The Shell Ocean Discovery XPRIZE project announced its winners during a ceremony held at the Oceanographic Museum of Monaco, part of the Oceanographic Institute. The initiative was announced in December 2015 by Peter Diamandis, president and CEO of XPRIZE, in order to support the development of ocean exploration technologies. A million dollar bonus prize was awarded by the US NOAA (National Oceanic and Atmospheric Administration).
Last year, 9 teams got selected as finalists in the competition and split a million dollars of prize equally. To establish the winners, they faced a test of their underwater robotic systems. In Kalamata, Greece, the teams had 24 hours to map at least 250 km^2 of ocean floor at a horizontal resolution of at least 5 meters.
Team GEBCO-NF won the competition and a prize of $4 million, mapping over 250 km^2 of which 140 with a resolution higher than the one required with the SeaKIT vessel in the top photo (Courtesy GEBCO-NF. All rights reserved) in which various existing technologies were integrated together with an innovative cloud-based data processing system that allows rapid visualization of the seabed. This will help carry out the team’s goal, which is the mapping of the ocean floor by 2030, also thanks to the first consequence of the victory, which came from the announcement of a collaboration between XPRIZE and the Seabed 2030 project of which the team is part, present together with the SeaKIT vessel in the bottom photo (Courtesy GEBCO-NF. All rights reserved).
Team KUROSHIO was the runner-up and won one million dollars making a high resolution mapping but failing to complete the required area. The technologies used were provided by Japanese universities, institutes and companies to create a vessel and a software platform that can also operate on other autonomous underwater vessels.

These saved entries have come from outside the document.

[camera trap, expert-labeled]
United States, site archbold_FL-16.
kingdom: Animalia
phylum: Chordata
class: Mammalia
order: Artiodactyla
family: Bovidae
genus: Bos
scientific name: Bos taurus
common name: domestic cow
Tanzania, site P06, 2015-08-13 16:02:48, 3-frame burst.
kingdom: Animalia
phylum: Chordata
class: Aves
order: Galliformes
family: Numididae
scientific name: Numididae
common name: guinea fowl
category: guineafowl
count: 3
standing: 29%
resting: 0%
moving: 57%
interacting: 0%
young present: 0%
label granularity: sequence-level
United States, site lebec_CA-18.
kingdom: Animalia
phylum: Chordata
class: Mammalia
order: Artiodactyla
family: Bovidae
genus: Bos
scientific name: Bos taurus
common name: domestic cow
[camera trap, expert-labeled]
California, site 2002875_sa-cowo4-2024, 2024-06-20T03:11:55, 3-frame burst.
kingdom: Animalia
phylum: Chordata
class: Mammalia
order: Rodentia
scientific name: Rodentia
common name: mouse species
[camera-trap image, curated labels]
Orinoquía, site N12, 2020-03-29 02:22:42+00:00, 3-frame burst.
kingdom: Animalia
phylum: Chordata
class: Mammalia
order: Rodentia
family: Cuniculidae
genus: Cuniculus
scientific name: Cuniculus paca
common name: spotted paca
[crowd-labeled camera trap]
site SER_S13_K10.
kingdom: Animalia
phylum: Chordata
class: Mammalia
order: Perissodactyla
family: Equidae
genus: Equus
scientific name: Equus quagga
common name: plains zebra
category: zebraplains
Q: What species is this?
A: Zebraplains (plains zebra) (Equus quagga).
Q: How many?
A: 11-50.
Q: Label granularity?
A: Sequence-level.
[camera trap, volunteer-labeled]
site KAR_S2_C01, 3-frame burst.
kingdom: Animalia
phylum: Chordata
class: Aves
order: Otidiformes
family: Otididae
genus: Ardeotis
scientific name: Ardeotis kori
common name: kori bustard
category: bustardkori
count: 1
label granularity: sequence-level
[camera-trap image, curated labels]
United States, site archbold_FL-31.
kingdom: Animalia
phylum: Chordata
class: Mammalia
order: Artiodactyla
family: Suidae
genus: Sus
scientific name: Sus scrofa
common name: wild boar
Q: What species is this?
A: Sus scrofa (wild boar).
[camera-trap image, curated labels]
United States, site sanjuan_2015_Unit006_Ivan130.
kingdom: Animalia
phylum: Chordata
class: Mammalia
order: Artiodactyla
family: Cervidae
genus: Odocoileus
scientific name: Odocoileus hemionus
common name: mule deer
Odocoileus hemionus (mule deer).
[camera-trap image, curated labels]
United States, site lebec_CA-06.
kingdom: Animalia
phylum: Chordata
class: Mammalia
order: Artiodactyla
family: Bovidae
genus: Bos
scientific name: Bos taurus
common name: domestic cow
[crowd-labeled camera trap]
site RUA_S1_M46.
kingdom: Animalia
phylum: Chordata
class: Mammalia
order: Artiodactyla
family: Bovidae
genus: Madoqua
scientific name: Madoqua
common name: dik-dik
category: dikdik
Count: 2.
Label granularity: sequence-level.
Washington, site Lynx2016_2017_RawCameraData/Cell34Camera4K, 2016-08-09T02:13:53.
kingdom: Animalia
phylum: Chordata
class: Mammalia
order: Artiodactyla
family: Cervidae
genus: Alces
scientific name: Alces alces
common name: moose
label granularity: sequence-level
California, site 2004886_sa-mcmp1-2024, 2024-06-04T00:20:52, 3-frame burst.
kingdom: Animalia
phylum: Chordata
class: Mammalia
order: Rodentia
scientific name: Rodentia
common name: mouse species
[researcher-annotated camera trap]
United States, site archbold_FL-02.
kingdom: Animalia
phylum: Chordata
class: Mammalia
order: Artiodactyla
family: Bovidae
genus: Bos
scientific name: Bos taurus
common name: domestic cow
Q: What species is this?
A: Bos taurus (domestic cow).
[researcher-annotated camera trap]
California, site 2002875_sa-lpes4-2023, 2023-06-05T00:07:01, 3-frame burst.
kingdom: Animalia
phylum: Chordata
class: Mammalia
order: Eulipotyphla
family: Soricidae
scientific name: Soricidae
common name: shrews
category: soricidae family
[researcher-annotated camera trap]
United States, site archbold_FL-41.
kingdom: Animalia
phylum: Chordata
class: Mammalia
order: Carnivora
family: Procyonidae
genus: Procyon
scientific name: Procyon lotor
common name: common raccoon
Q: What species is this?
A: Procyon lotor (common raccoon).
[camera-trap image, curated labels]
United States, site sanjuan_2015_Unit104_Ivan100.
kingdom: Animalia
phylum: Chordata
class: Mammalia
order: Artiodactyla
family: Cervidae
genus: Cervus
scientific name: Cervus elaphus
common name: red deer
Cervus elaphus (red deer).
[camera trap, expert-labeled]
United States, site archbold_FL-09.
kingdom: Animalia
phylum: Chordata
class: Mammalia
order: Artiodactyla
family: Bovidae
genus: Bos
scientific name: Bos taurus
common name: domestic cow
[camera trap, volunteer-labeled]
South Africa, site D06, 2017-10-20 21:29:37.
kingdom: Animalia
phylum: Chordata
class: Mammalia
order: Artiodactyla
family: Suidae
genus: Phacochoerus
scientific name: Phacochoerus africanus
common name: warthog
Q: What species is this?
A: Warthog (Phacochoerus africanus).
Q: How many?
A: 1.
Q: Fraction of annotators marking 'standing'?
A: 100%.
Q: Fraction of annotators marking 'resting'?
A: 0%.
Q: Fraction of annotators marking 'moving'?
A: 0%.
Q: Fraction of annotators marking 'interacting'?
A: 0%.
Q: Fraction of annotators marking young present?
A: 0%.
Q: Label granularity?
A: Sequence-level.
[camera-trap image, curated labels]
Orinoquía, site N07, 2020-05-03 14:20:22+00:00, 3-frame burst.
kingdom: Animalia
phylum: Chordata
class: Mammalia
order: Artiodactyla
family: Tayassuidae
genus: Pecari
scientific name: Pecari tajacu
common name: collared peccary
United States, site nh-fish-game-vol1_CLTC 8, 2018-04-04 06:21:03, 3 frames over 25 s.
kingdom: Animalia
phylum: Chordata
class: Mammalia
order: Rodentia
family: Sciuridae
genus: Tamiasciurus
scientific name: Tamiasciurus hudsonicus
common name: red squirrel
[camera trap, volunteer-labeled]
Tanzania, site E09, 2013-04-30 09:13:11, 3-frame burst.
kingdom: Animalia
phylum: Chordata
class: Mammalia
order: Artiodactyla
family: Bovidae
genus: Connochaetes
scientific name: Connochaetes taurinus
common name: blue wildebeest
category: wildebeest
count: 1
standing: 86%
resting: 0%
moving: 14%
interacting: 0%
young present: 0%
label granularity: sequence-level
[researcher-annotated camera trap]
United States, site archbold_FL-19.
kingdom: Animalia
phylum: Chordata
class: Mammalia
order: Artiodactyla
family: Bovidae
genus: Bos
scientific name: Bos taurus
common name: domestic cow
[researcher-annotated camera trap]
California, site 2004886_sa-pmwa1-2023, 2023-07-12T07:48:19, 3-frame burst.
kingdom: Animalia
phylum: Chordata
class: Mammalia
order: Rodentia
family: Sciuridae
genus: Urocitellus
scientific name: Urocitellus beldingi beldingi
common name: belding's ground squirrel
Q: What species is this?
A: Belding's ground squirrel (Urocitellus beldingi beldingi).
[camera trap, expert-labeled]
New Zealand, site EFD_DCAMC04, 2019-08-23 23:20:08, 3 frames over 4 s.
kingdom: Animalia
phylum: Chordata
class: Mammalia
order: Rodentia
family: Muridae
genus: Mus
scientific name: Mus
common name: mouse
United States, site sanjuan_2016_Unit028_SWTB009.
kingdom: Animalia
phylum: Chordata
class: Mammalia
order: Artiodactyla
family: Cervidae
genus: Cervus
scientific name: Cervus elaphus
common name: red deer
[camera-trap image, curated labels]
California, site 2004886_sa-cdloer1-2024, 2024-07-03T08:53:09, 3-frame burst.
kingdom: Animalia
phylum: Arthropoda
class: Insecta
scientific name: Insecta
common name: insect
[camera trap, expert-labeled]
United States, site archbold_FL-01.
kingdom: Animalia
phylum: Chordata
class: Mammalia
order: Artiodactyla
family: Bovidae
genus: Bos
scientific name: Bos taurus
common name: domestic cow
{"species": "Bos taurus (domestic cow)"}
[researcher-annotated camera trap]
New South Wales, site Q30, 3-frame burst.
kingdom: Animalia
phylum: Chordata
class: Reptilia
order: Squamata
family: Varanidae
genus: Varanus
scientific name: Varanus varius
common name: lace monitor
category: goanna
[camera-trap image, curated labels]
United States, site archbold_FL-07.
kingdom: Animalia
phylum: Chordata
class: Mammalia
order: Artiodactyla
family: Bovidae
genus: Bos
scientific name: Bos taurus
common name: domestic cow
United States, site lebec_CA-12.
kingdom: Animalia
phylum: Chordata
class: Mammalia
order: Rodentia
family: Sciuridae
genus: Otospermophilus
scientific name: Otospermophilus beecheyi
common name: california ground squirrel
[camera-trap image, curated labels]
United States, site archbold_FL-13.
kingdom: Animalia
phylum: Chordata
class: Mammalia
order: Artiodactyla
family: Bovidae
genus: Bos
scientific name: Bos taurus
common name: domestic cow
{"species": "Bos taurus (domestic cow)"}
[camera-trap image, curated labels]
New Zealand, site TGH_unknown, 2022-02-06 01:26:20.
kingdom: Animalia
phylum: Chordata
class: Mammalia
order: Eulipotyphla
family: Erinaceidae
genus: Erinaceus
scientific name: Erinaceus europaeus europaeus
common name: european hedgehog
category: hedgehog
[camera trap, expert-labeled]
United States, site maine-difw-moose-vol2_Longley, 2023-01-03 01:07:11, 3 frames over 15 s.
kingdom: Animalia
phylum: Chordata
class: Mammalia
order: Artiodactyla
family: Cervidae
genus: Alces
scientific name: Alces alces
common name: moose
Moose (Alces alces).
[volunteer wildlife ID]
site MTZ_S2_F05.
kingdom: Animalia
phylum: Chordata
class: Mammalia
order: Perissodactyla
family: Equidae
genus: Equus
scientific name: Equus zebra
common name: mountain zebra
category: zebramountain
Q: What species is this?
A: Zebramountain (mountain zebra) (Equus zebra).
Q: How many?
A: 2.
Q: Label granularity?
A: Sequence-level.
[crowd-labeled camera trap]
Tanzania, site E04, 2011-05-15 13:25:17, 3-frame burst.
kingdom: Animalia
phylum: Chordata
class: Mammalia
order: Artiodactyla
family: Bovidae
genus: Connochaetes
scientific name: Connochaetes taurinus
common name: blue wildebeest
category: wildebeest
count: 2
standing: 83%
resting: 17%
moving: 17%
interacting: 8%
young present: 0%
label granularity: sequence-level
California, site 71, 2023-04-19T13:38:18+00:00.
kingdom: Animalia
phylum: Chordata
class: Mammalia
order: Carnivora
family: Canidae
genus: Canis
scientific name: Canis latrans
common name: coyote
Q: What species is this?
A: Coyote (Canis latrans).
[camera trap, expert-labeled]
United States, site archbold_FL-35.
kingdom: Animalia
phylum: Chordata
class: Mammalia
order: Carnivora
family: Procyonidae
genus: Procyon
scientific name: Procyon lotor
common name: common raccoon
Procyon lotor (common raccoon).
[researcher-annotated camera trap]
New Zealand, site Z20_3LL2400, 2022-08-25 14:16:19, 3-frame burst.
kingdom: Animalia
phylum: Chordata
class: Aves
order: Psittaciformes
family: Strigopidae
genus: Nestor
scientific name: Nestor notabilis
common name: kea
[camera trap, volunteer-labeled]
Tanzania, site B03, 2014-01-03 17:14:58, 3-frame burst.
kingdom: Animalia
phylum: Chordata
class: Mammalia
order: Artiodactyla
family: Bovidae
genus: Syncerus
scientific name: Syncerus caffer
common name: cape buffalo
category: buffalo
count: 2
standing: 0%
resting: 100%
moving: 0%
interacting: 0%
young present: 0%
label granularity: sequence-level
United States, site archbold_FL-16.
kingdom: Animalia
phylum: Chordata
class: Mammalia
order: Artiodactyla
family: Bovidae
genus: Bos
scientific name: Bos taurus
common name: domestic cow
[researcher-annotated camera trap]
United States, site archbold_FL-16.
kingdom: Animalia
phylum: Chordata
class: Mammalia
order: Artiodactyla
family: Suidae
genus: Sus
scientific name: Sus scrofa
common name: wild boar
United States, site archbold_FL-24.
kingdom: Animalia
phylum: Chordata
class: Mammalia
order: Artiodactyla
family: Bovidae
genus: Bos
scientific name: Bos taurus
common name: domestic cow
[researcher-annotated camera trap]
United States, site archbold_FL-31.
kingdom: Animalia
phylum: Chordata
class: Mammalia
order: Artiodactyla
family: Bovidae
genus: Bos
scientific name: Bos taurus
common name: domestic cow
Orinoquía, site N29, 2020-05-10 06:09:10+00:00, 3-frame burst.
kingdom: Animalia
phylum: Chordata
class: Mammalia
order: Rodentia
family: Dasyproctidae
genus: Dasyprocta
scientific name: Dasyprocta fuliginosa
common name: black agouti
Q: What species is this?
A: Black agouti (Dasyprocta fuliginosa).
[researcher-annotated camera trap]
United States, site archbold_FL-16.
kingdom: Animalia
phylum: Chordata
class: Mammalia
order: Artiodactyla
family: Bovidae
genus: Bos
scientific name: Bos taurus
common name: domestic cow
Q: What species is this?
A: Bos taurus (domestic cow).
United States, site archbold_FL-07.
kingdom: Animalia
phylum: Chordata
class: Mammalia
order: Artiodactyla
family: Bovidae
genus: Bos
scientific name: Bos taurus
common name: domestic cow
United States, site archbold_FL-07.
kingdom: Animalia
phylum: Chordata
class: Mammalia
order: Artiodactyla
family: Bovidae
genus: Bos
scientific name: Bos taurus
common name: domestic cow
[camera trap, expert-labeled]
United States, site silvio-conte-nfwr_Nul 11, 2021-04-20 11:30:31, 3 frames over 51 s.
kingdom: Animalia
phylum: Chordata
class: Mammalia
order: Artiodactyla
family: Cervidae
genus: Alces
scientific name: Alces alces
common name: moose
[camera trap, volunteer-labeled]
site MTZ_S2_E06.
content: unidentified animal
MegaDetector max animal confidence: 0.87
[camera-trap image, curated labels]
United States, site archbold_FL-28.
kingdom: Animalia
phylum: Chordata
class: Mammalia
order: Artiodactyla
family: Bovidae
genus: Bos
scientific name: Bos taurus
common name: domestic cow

The team’s aim is to create a versatile technology that can be integrated into various vessels.
A special prize of $200,000 was awarded to Team Tao for the original approach to the problem with a vehicle that descends towards the bottom like a plumb line and then back up. They didn’t meet the criteria of the competition but their choices could be interesting to develop autonomous drones for exploring ocean depths.
The bonus prize awarded by NOAA required the vessel to trace the origin of an underwater chemical signal. The winner was team Ocean Quest, a project that has a mainly educational purpose developed above all by students for students from all over the world, which won $800,000, while the runner-up was team Tampa Deep-Sea X-plorers, which won $200,000.
At the ceremony, Dr. Jyotika Virmani, Ocean Discovery XPRIZE executive director, expressed her pride for having worked alongside people who will change the current situation in which over 80% of the oceans are not yet mapped. The technologies developed will allow to discover new oceanic species, underwater resources, geological features and safer methods to explore the sea depths.
The surface of the Earth covered for 70% by water and the state of the seas is crucial for life on the planet. It seems absurd to have much more complete maps of the surface of the Moon, Mars and other celestial bodies than of the ocean floor and yet currently that kind of exploration is still difficult and expensive. The Shell Ocean Discovery XPRIZE project gave a boost to change this situation and this will offer both new commercial possibilities for the teams that made the greatest progress and new information on the state of life on Earth.